By THE STAR | 21 November 2020

PUTRAJAYA: Graft busters could not believe their eyes in their investigation into an immigration syndicate offering “special services” – a fleet of luxury cars comprising a Rolls-Royce Phantom, Mustang, Range Rover and an Audi.

Not bad for an Immigration officer in the KP19 grade, where the salary range is only RM1,360 to RM4,052, not including allowances.

The four cars were seized, adding to an overall haul that included more than RM800,000 in cash, 22 other luxury cars, four high-powered motorcycles, as well as other assets such as houses, plots of land, jewellery and designer handbags.

Living within your means is sound advice for anyone, but perhaps more so if you’re going to run foul of the law.

The seizures came as part of a nationwide blitz codenamed “Ops Selat”, which has also seen the arrest of 50 people involved in the syndicate: 28 Immigration Department officers, 17 foreign worker agents and five others.

The latest arrest yesterday involved an Immigration officer and three foreign worker agents who have been remanded for six days.

The syndicate providing “stamping facilities” to foreign workers and illegal immigrants is believed to be involved in international human trafficking, particularly in China, Vietnam, Indonesia and Bangladesh.

This was discovered during investigations into the syndicate which found that foreign agents had been working with Immigration officers at Kuala Lumpur International Airport and KLIA2 to help foreigners enter and leave Malaysia.

Sources close to the Malaysian Anti-Corruption Commission said investigators were shocked to discover that a low-ranking Immigration officer possessed a fleet of luxury cars.

Two of the four suspects remanded at the Shah Alam magistrate's court.
Two of the four suspects remanded at the Shah Alam magistrate's court.

It was found that the setting up of the entire process and also special Immigration counters at KLIA and KLIA2 involved international syndicates and local agents.

“Visitors who have been blacklisted but want to enter Malaysia will be assisted by agents overseas who will provide their Malaysian counterparts with the visitors’ details.

“The local agents will then contact Immigration officers at KLIA and KLIA2 to ‘set up’ counters to facilitate the foreigners’ entry, ” a source told The Star.

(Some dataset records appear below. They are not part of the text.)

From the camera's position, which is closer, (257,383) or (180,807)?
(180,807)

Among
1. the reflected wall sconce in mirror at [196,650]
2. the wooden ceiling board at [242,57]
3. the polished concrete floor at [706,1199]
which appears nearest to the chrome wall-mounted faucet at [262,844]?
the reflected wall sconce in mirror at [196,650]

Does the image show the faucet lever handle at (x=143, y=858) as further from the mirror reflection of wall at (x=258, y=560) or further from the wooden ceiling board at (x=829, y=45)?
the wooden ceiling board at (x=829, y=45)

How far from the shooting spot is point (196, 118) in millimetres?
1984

A similar process was carried out when a foreigner – who has either been blacklisted, has a visit pass that has expired or possesses a fake passport – wanted to leave the country.

“We found out that the luxury cars were registered under two Chinese nationals believed to be foreign workers’ agents operating here, as well as under the names of two local agents, ” said the source.

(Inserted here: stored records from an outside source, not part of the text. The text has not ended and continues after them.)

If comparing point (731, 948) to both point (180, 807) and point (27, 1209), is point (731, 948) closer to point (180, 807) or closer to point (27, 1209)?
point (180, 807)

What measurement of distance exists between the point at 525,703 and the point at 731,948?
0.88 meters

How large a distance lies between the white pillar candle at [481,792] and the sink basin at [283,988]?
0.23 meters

The syndicate, whose services were in high demand since the movement control order was imposed in March, is believed to have provided the “flying passport” services where agents would collect passports belonging to foreign workers and illegal immigrants whose social visit passes had expired.

The passports would then be given Immigration exit and entry stamps by the syndicate to allow the permits to be extended, which is a violation of procedure as the owner of a travel document must be present during the Immigration process.It is believed that the syndicate charges between RM500 and RM6,000 for “counter” facilities.

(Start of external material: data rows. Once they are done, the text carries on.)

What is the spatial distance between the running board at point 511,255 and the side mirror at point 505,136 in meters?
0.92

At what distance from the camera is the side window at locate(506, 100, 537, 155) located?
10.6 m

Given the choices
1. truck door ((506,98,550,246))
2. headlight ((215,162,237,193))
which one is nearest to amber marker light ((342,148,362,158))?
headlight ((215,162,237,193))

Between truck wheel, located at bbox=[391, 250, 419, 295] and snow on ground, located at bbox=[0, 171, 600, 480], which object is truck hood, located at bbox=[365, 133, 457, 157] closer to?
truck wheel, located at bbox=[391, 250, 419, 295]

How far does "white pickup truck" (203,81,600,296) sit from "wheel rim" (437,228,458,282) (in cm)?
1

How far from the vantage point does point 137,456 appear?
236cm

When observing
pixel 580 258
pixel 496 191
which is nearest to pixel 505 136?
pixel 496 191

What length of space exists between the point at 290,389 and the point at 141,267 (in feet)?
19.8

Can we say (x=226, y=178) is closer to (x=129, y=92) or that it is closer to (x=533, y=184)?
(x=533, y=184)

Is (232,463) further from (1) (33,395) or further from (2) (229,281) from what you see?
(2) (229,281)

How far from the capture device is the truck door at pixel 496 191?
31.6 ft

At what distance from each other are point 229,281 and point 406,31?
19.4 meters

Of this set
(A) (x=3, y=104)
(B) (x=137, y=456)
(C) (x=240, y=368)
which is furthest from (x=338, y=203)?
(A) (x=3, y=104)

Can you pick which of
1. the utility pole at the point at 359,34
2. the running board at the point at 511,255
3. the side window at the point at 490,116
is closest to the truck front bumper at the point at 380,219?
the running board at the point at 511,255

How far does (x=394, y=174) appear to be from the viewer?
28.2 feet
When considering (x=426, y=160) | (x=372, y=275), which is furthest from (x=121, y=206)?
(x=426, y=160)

The syndicate, which has been in operation since 2017, is believed to have raked in RM14.5mil.

Intelligence revealed that the syndicate had provided their “flying passport” and “counter services” to at least 30,000 foreign workers and illegal immigrants.

MACC investigations director Datuk Norazlan Mohd Razali confirmed the arrests, saying that the suspects were being investigated under the MACC Act and the Anti-Money Laundering, Anti-Terrorism Financing and Proceeds of Unlawful Activities Act.